My Editing Philosophy
 
I shoot in RAW, which means every file starts out flat and neutral. Editing is how I bring the scene back to life: balancing tones, correcting color, and making sure the final image reflects what I saw and felt in the moment. Editing is not about altering reality, it’s about emphasizing it.
Editing is part of being a photographer. It has always been core to the process, from the darkroom to digital. Every image requires choices about light, tone, and color. For me, the key is transparency: I want to show how I approach editing, where I set my own boundaries, and why I make the decisions I do.

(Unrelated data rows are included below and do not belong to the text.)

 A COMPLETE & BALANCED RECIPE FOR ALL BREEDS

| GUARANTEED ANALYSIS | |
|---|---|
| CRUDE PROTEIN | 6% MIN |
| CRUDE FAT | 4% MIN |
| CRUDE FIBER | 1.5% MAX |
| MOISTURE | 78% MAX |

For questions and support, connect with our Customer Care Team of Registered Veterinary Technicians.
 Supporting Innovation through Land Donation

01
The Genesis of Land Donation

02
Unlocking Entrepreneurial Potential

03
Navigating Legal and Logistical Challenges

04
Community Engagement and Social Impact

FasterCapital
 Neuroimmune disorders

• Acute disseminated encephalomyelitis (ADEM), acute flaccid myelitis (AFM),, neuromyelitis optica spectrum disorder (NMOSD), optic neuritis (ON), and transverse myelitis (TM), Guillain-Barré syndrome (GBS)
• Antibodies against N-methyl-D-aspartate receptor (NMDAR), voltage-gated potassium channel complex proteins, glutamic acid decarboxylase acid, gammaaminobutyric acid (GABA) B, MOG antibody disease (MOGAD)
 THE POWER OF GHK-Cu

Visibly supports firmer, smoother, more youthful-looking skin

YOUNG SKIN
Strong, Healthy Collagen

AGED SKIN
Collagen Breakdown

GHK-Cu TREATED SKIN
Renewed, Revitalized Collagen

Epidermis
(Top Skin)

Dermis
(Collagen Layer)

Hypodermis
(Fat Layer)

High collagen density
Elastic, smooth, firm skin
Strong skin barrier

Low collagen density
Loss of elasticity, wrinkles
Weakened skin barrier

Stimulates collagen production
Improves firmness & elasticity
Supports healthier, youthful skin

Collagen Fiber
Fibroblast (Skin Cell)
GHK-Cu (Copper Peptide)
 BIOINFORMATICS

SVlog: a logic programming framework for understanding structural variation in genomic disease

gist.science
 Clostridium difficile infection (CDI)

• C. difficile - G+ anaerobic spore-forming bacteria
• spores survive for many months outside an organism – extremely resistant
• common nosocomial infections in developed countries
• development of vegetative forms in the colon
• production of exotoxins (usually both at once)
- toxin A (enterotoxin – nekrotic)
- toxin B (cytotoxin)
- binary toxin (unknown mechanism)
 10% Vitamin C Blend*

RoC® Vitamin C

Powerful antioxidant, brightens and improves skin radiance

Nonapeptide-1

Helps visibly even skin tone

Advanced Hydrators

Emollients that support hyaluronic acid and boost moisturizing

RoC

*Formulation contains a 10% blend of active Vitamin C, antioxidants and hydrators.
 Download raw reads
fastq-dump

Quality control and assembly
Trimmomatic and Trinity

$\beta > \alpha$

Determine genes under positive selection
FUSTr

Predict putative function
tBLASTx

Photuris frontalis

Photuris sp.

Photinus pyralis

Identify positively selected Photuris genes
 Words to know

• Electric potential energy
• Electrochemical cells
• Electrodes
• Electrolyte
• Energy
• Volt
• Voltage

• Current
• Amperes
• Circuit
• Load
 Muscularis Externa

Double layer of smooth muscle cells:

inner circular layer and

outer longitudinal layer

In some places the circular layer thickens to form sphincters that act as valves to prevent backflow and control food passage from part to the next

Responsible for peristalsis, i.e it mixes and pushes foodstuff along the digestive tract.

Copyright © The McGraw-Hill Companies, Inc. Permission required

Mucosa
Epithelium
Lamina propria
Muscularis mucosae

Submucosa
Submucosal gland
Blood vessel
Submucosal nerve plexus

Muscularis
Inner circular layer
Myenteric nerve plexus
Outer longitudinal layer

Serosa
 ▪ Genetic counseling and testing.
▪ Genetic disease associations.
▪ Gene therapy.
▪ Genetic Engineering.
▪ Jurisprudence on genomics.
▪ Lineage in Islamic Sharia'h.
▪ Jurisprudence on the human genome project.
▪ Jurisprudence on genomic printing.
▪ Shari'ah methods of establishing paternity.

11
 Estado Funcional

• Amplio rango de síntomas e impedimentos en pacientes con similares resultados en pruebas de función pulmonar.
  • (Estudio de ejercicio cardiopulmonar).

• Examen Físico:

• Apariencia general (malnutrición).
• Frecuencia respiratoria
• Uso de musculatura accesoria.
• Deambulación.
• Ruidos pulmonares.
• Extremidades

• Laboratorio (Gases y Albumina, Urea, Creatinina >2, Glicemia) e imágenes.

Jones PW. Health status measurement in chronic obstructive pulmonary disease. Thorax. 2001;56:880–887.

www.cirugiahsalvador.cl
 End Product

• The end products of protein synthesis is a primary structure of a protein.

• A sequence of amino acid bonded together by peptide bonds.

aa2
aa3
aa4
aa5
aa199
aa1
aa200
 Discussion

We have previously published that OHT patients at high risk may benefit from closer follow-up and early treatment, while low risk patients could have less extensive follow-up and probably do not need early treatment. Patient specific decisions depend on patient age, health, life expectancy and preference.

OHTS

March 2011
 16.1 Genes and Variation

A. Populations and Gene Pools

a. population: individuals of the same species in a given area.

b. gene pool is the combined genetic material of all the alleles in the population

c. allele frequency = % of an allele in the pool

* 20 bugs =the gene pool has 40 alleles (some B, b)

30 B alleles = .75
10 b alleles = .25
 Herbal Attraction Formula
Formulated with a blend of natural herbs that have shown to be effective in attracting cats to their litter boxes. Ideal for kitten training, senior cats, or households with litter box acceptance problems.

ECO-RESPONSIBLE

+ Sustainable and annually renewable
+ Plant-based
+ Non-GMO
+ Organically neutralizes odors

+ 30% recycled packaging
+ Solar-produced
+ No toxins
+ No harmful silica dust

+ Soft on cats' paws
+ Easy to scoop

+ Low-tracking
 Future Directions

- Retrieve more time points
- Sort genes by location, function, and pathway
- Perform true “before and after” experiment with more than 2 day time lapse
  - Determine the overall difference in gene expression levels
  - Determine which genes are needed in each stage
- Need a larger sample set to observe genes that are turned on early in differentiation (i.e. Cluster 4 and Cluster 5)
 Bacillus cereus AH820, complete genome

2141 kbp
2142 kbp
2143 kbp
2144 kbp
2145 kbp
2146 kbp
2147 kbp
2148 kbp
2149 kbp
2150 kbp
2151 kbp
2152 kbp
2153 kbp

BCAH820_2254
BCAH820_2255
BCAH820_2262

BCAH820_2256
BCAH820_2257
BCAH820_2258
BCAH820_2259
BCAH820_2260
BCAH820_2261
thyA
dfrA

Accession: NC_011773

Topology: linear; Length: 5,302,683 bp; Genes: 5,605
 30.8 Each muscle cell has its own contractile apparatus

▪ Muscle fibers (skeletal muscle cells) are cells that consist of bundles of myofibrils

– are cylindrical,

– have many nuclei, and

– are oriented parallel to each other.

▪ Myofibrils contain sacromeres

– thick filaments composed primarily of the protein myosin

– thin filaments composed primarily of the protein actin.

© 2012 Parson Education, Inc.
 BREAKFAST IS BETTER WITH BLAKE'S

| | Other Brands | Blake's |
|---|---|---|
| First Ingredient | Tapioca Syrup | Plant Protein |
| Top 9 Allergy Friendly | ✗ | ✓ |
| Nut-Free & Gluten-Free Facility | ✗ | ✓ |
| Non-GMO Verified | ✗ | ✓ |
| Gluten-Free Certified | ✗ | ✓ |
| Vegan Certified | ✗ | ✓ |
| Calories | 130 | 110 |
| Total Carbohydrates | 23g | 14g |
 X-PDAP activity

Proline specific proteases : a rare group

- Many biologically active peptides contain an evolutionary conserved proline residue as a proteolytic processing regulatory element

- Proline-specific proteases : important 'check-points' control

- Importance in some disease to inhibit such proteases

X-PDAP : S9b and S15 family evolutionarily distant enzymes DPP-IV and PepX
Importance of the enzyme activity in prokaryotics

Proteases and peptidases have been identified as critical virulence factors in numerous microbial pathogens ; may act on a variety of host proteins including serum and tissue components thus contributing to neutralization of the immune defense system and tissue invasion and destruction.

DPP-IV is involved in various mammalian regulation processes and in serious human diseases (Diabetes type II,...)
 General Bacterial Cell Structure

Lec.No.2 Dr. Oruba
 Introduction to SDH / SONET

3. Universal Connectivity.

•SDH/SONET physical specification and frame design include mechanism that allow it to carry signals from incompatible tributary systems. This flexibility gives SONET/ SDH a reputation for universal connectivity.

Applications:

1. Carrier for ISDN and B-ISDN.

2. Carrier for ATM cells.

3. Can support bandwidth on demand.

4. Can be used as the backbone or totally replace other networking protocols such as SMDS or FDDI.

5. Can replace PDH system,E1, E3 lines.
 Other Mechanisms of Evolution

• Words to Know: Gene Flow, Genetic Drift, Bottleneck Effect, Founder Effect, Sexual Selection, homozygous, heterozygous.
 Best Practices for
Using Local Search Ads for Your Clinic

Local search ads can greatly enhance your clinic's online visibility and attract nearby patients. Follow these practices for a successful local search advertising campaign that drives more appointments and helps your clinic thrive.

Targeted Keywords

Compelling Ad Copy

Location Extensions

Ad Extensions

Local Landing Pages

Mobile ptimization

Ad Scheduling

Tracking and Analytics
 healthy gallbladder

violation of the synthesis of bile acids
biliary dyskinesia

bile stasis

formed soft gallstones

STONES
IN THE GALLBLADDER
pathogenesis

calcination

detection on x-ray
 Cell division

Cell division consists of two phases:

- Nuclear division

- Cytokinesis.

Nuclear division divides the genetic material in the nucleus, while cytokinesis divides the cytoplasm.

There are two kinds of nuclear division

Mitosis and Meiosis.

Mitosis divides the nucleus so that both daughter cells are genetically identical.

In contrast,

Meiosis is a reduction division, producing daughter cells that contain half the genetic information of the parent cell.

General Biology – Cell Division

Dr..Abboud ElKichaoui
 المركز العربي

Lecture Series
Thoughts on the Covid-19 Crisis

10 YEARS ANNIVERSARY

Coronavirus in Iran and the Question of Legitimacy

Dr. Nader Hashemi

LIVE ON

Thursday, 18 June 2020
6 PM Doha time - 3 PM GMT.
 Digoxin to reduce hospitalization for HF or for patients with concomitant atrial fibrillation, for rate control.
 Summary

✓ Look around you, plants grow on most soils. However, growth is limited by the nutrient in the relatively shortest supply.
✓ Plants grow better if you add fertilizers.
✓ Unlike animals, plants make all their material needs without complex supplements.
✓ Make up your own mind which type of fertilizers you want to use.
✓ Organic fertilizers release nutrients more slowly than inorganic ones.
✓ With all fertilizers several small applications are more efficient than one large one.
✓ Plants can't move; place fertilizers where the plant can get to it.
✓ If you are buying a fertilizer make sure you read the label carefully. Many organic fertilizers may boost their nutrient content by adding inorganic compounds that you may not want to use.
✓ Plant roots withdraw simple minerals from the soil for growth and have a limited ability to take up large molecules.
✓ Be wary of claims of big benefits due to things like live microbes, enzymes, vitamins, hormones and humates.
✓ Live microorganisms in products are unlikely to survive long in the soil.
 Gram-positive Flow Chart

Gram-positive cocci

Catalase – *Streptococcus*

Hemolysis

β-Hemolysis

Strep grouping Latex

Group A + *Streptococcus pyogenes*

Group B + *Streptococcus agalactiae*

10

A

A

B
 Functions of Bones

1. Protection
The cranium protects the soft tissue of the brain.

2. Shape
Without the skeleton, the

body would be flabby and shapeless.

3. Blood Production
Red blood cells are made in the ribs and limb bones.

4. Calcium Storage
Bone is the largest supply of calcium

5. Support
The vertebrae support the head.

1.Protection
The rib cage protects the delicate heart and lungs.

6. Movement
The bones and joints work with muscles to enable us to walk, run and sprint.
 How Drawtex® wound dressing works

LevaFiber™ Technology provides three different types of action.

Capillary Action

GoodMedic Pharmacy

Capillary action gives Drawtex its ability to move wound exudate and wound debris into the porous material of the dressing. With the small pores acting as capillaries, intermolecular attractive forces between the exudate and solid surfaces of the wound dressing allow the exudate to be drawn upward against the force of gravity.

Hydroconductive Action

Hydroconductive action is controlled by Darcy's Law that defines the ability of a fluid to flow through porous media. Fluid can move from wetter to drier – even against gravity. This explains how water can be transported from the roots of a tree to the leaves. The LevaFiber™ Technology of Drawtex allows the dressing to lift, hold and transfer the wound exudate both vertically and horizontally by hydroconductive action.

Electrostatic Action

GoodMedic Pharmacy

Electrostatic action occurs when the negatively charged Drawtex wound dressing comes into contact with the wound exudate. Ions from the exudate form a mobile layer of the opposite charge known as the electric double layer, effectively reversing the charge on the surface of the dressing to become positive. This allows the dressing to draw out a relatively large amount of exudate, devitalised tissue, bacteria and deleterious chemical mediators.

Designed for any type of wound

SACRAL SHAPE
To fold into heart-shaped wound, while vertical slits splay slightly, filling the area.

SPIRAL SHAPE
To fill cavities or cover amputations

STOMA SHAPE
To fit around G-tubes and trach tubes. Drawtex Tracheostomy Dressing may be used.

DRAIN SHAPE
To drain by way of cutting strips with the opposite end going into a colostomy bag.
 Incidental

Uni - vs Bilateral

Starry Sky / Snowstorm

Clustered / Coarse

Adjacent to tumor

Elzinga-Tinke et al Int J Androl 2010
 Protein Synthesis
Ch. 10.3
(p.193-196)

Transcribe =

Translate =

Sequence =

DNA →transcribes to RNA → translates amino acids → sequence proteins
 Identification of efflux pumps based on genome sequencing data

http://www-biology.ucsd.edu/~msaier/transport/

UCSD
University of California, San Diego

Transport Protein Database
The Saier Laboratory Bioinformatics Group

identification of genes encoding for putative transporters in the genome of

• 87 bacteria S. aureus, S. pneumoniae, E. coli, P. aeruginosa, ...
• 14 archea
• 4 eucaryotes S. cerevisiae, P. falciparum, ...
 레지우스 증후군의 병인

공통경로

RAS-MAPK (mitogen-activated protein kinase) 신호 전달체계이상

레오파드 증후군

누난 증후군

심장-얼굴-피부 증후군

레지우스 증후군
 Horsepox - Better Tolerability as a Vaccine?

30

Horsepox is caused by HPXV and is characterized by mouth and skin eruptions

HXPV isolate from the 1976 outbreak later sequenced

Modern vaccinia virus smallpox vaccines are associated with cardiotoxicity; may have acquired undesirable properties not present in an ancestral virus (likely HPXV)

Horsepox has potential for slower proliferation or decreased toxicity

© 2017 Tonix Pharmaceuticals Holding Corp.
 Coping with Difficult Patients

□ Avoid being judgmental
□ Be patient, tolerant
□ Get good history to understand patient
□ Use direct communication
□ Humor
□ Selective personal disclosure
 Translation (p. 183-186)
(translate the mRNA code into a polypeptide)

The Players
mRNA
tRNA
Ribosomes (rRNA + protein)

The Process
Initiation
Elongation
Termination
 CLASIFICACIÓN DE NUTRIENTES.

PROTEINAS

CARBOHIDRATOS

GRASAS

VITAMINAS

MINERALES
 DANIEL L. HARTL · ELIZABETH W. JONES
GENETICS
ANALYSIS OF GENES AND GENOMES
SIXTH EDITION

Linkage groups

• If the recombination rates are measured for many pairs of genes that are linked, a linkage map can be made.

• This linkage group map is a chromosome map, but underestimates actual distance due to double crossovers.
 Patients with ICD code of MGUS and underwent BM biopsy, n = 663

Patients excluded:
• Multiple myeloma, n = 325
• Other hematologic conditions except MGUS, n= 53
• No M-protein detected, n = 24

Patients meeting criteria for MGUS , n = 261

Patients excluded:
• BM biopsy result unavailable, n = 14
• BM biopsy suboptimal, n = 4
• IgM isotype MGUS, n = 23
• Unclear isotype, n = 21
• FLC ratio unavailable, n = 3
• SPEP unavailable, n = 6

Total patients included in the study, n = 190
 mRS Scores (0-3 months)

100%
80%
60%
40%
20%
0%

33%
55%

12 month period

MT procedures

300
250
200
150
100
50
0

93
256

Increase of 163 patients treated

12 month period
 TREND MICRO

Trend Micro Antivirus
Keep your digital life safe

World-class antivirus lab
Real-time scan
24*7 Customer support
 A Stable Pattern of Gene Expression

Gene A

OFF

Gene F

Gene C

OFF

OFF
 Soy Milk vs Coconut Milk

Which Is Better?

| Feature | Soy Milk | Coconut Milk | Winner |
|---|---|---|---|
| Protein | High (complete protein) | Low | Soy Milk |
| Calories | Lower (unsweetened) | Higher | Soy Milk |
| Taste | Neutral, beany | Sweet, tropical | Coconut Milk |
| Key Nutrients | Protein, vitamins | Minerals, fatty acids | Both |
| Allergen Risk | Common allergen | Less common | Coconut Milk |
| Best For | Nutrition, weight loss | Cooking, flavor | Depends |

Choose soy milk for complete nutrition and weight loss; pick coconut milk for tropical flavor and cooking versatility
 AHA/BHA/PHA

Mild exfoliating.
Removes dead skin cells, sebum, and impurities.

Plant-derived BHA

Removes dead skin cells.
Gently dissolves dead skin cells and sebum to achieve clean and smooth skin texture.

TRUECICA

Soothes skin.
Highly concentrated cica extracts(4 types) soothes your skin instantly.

Editing can be controversial depending on who you ask. Some see it as crossing a line, but for me it is inseparable from the art form. I do not approach wildlife from a documentary perspective; my goal is closer to fine art, to make the images come alive and build emotion while remaining faithful to what I witnessed. This page exists so you can see where I draw my own lines, how I stay true to the experience, and how I use editing to bring just enough magic to the realism.
 
I believe in transparency in the editing process so lets break that down
 
 
What I Do Often
 
• RAW processing (exposure, tone, color, contrast, sharpening, noise reduction)
• Selective/local adjustments (dodging, burning, masks, gradients, selective color work)
• Cropping/rotation for composition
• Removing dust spots
• AI-assisted noise reduction
This is the basic work every RAW photo needs. It’s how I bring the image to life, balancing exposure, tone, color, and detail while keeping the scene true.
 
What I Do Sometimes
 
• Exposure blends (e.g., balancing moon + landscape)
• Focus stacks (same subject/scene for depth of field)
• Panoramas (stitched frames from the same spot)
• Astro stacks (multiple subs from one session for noise/detail)
• AI assisted sharpening
• Remove distractions that don’t change the story
 
Some situations require extra steps to solve technical limits, but I don't use them to fabricate a scene. I try to stay as close to the same location, elements and timeframe as possible.
 
 
What I Never Do
 
• Add or remove wildlife or major elements
• Composite from different locations or times
• Use AI-generated content or fake skies
• Over-edit to the point of losing realism
 
These are edits that go beyond photography for me. I don’t want to create images that break believability or add things that weren’t there.
 
My goal with my professional work is to stay true to the feeling of the scene. I aim to stay grounded in realism, adding just enough magic to reflect how it felt in the moment, and I often let the image guide me as I work. Sometimes that means shaping light and shadow in post in the same way I might choose a different exposure in the field, always to bring out the atmosphere that was already there. For my portfolio and artistic projects, I do not fabricate elements or drastically change reality. When I meet someone and take a quick portrait, I may edit more freely, sometimes replacing a sky or making extra adjustments, to create a photograph they will genuinely enjoy.